Nun ja. Eine Idee wäre, nach der bewährten 80:20 Regel zu handeln. 80 Prozent wird für eine strukturierte Abfrage von Fakten genutzt und 20 Prozent der Zeit werden flexibel vorgehalten. Quasi als offenes Gespräch, welches sich thematisch aus der jeweiligen Situation heraus entwickelt. Alternativ wären natürlich auch 50:50 oder 70:30 denkbar. Jeder Anteil ist möglich, der situativ und je nach Berufsgruppe nach oben oder unten gefahren werden kann. Wichtig ist es, sich im Vorfeld Gedanken darüber zu machen, mit wem ich mich unterhalte. Mit einem Kreativen ein völlig strukturiertes Interview nach Fragenkatalog durchzuarbeiten, kann genauso erfolglos sein wie ein ausschließlich offenes Gespräch mit einem Konzerncontroller. Schlussendlich kommt man um eine intensive Vorbereitung auf jedes einzelne Vorstellungsgespräch nicht herum. Das ist richtig.
Und wie siehts in der Arbeitsmedizin aus?
Vorangestellt sei gesagt, dass wir hier von einem sehr engen Markt sprechen. Angebot und Nachfrage stehen in einem extrem ungleichen Verhältnis zueinander, bei dem das Angebot deutlich unterliegt. Unternehmen sind heute fast schon dazu gezwungen, jeden Bewerber zum Gespräch einzuladen.
Hinzukommt, dass Ärzten besondere Eigenheiten nachgesagt werden, die aus meiner Erfahrung heraus nicht völlig aus der Luft gegriffen sind. Bewerbende Ärzte präferieren es, ihr Interview mit Medizinern zu führen. Sie lehnen Gespräche mit dem Personalmanager, der Werksleitung oder dem kaufmännischen Leiter gänzlich ab. Sie versuchen, sich primär auf der ärztlichen Ebene zu bewegen, was schlichtweg kontraproduktiv ist. Ein guter Arzt, der im Konzern arbeitet, muss in der Lage sein, sich mit allen Bereichen sowie den entsprechenden Mitarbeitern auf Augenhöhe auseinandersetzen zu können. Das ist ein extrem wichtiger Aspekt. Als Personaler ist man aufgefordert, dieses Spannungsfeld auszuloten.
Gefragt sind Ärzte mit wirtschaftlichem Verständnis und sozialer Kompetenz
Unternehmen brauchen einen Arzt, der komplex Denken und sich in ärztlicher Hinsicht zurücknehmen kann. Dazu gehören eine unternehmerische, zumindest aber kaufmännische Sichtweise sowie Diplomatie, Kommunikationsfähigkeit und soziale Kompetenz. Es geht um Verhalten, Haltung, Einstellung zu den Themen Ernährung und Bewegung sowie um die gesunde Verbindung zwischen Arbeit und Freizeit. Es ist ein hochkomplexer Ansatz, bei dem alle Beteiligten eingebunden und sämtliche Disziplinen miteinander verknüpft werden müssen. Das ist die Aufgabe der Ärzte. Mit dem Ziel, gesündere Abläufe entstehen zu lassen, die am Ende des Tages den Krankheitsstand und die Unternehmenskultur beeinflussen. Und zwar positiv.

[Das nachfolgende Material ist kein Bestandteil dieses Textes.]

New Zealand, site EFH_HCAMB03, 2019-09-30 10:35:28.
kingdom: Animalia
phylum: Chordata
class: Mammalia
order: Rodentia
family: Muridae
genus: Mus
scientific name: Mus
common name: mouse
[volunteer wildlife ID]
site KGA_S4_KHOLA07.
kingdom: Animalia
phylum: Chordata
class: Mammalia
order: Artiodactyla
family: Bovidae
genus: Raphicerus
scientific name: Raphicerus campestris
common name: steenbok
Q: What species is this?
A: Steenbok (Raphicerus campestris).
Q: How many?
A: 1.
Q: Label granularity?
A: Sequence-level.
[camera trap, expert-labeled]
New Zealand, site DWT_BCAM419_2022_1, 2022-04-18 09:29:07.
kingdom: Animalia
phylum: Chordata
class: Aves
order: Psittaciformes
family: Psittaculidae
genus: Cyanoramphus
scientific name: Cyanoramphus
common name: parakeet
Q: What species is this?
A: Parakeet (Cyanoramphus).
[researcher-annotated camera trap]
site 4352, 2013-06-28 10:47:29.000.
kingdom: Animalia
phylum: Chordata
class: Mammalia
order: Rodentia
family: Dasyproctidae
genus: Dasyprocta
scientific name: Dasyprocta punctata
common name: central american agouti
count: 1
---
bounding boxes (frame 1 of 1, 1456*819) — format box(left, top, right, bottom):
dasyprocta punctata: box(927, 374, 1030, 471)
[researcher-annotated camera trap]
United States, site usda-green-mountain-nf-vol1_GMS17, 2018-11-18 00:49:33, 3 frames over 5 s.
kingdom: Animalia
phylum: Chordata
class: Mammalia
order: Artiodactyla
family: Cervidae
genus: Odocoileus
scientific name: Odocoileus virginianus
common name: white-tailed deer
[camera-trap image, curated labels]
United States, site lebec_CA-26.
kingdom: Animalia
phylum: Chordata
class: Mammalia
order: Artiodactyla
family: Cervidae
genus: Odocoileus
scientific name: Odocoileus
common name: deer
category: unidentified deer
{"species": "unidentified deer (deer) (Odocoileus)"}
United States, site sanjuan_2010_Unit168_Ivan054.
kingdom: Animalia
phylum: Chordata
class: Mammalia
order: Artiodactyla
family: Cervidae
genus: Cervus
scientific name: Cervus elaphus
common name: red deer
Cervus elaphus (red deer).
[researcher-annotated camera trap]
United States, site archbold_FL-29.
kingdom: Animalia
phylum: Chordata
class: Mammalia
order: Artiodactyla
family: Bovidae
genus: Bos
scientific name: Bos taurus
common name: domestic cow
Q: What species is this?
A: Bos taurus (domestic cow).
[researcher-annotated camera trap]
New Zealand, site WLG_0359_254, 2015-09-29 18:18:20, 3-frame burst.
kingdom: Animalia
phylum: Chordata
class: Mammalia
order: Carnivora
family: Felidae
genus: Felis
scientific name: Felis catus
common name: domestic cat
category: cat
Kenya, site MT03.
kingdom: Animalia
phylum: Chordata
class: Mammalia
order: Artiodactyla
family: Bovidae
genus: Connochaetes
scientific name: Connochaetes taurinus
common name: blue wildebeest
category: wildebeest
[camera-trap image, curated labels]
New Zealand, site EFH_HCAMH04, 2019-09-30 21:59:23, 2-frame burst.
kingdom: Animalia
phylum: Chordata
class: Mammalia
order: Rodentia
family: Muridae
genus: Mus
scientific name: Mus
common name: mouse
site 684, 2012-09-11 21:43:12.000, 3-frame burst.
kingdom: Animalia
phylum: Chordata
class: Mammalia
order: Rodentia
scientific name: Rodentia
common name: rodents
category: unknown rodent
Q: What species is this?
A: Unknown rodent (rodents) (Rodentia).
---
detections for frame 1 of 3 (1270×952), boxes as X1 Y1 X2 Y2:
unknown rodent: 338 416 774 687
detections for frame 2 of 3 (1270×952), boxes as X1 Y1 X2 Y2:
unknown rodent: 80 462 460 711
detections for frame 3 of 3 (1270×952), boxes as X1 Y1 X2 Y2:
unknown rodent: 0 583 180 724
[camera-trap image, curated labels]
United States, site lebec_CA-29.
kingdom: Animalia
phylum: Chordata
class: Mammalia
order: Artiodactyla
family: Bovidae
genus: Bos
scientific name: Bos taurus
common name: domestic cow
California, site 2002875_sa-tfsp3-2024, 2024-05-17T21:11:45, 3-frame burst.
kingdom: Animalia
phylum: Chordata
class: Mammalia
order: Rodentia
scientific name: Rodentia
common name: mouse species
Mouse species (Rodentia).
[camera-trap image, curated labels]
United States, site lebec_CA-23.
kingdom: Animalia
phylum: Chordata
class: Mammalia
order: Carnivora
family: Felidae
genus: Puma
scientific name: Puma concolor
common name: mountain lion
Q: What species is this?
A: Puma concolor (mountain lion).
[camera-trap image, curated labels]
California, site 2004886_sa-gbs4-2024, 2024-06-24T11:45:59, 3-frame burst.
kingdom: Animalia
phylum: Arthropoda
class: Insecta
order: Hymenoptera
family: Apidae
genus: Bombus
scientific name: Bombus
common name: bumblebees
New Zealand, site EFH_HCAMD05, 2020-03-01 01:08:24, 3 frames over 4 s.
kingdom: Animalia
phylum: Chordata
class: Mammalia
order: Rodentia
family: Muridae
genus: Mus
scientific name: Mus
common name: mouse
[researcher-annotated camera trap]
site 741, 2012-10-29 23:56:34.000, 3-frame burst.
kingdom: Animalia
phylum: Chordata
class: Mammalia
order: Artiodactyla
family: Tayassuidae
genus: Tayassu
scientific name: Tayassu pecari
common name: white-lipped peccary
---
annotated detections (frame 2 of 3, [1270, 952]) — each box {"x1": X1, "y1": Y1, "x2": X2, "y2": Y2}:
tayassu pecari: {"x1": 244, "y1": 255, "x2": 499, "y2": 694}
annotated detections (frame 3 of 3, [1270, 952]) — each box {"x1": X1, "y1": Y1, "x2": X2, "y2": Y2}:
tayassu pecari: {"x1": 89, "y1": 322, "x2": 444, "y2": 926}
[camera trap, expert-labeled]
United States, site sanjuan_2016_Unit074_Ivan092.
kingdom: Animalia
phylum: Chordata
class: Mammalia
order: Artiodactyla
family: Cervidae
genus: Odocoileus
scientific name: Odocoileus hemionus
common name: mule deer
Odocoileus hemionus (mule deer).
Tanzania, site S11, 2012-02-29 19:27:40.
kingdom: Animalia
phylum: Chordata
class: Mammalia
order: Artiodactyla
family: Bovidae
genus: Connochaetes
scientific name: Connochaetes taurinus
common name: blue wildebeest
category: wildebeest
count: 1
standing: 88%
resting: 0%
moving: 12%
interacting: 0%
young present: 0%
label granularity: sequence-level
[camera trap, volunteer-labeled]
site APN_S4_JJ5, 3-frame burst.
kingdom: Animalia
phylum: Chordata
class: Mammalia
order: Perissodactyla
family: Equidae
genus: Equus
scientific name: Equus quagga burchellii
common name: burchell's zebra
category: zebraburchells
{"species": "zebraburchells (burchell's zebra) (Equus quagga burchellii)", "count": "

Ärzte zu finden, die diesen Anforderungen gerecht werden, ist die große Herausforderung für die Unternehmen und die Aufgabe im Interview: Herauszufinden, ob der Kandidat dazu bereit ist, solch eine Rolle anzunehmen. Das erfordert sowohl eine größtmögliche Sensibilität für den Menschen als auch eine intensive Eignungsprüfung hinsichtlich der notwendigen Kompetenzen und Fähigkeiten. Ich empfehle hier, tief in die Diagnostik einzusteigen und sich sehr gut auf das Gespräch vorzubereiten.
Wie kompromissbereit will, respektive sollte ein Unternehmen bei der Einstellung von Arbeitsmedizinern sein?
Es gibt sehr wohl Ärzte, die nicht geeignet sind. Und es führt völlig am Ziel vorbei, nur aus Verzweiflung oder Mangel an Alternativen einen ungeeigneten Arbeitsmediziner in den Konzern zu holen, der am Ende nur für eine kurze Zeit bleibt. Effektiver ist es dann, ausreichend Zeit einzuplanen und zur Überbrückung mit einem Dienstleister zu arbeiten, so lange bis der passende Kandidat gefunden worden ist.